We can save time by computing an approximate solution to the SVD. In particular, we will only compute the top \(k\) singular vectors and values. We can do this with iterative algorithms that achieve time complexity \(O(ndk)\) instead of \(O(nd^2)\). Today, we will see two such algorithms: the power method and the Lanczos method.
The Power Method
The power method is a general algorithm for finding the dominant eigenvector of a square matrix. In the context of computing the SVD of a matrix \(\mathbf{X} \in \mathbb{R}^{n\times d}\), we apply the power method to the square, symmetric matrix \(\mathbf{A} = \mathbf{X}^\top \mathbf{X} \in \mathbb{R}^{d\times d}\).

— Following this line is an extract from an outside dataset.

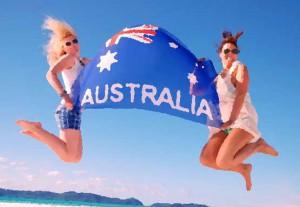 Australia_p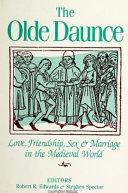 The Olde Daunce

Because \(\mathbf{A}\) is symmetric, it has real, non-negative eigenvalues \(\lambda_1 \geq \lambda_2 \geq \ldots \geq \lambda_d \geq 0\) and orthonormal eigenvectors \(\mathbf{v}_1, \mathbf{v}_2, \ldots, \mathbf{v}_d\). Notice that the eigenvectors of \(\mathbf{A}\) are exactly the right singular vectors of \(\mathbf{X}\), and its eigenvalues are the squared singular values (\(\lambda_j = \sigma_j^2\)).
Power Method:
- Choose \(\mathbf{z}^{(0)}\) randomly. E.g. \(\mathbf{z}^{(0)} \sim \mathcal{N}(\mathbf{0}, \mathbf{I}_d)\).

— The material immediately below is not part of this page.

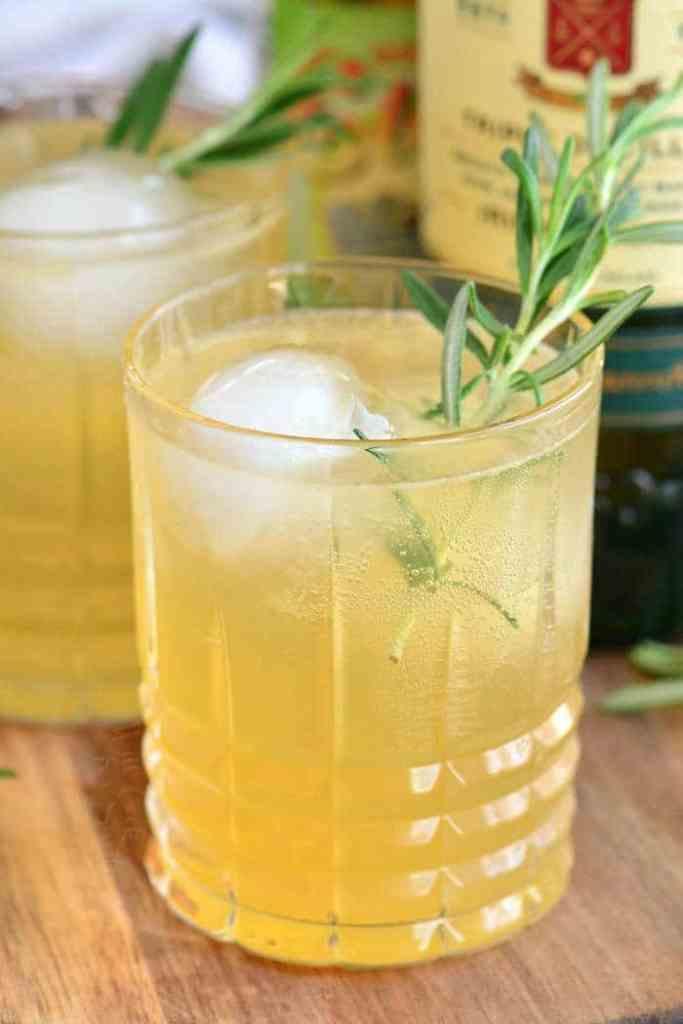 Irish Lemonade recipe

- \(\mathbf{z}^{(0)} = \mathbf{z}^{(0)} /\|\mathbf{z}^{(0)}\|_2\)
- For \(i = 1,\ldots, m\)
- \(\mathbf{z}^{(i)} = \mathbf{A} \mathbf{z}^{(i-1)}\)
- \(n_i = \|\mathbf{z}^{(i)}\|_2\)
- \(\mathbf{z}^{(i)} = \mathbf{z}^{(i)}/n_i\)

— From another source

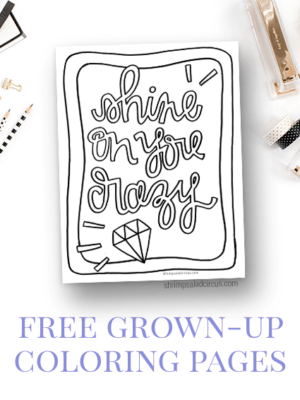 Shine on You Crazy Diamond – Free Coloring Page thumbnail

- Return \(\mathbf{z}^{(m)}\)
In other words, each of our iterates \(\mathbf{z}^{(i)}\) is simply a scaling of a column in the following matrix: \[ \mathbf{K} = \begin{bmatrix} \mathbf{z}^{(0)} & \mathbf{A}\mathbf{z}^{(0)} & \mathbf{A}^2 \mathbf{z}^{(0)} & \mathbf{A}^3\mathbf{z}^{(0)} \ldots \mathbf{A}^{m-1} \mathbf{z}^{(0)}\end{bmatrix}. \] Typically we run \(m \ll d\) iterations, so \(\mathbf{K}\) is a tall, narrow matrix. The span of \(\mathbf{K}\)’s columns is called a Krylov subspace because it is generated by starting with a single vector \(\mathbf{z}^{(0)}\) and repeatedly multiplying by a fixed matrix \(\mathbf{A}\). We will return to \(\mathbf{K}\) shortly.
Analysis Preliminaries
Let \(\mathbf{v}_1, \ldots, \mathbf{v}_d\) be the orthonormal eigenvectors of \(\mathbf{A}\). We can express our initial random vector in terms of this basis: \[ \mathbf{z}^{(0)} = c_1^{(0)}\mathbf{v}_1 + c_2^{(0)}\mathbf{v}_2 + \ldots + c_d^{(0)} \mathbf{v}_d = \sum_{j=1}^d c_j^{(0)} \mathbf{v}_j \] where the coefficients are given by the inner product \(c_j^{(0)} = \langle \mathbf{z}^{(0)}, \mathbf{v}_j \rangle = \mathbf{v}_j^\top \mathbf{z}^{(0)}\).
To see what happens when we repeatedly multiply by \(\mathbf{A}\), we can rely on our outer product view of matrix multiplication. Recall the eigendecomposition of \(\mathbf{A}\): \[ \mathbf{A} = \sum_{j=1}^d \lambda_j \mathbf{v}_j \mathbf{v}_j^\top \]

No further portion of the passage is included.